Saved entries:

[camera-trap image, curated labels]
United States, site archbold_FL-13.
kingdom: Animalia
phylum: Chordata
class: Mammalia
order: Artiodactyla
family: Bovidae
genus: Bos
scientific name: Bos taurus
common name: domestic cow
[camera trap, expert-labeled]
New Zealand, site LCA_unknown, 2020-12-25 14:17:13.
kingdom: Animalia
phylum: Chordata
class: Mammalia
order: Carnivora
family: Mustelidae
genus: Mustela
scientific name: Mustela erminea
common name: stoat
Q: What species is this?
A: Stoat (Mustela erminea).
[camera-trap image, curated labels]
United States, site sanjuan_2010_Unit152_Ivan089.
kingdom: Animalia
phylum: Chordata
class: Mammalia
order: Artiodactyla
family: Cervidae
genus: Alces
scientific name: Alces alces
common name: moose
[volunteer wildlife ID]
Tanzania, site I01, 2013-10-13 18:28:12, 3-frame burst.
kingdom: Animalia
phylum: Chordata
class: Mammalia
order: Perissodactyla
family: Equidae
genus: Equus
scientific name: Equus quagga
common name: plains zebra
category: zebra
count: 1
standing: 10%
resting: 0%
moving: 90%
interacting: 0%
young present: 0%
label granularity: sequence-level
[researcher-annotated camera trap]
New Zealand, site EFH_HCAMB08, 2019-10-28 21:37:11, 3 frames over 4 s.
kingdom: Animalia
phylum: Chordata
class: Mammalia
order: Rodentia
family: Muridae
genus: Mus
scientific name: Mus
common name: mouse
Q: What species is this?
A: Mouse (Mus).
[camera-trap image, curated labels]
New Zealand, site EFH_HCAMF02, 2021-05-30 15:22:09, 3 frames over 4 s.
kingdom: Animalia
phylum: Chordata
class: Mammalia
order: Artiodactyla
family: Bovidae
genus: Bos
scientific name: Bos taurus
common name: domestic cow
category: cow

▶ [GOAL OF THE EXERCISE]
Once the lines containing "Zealand" in the data above are counted, give the total by itself.

▶ [TASK SOLUTION]
3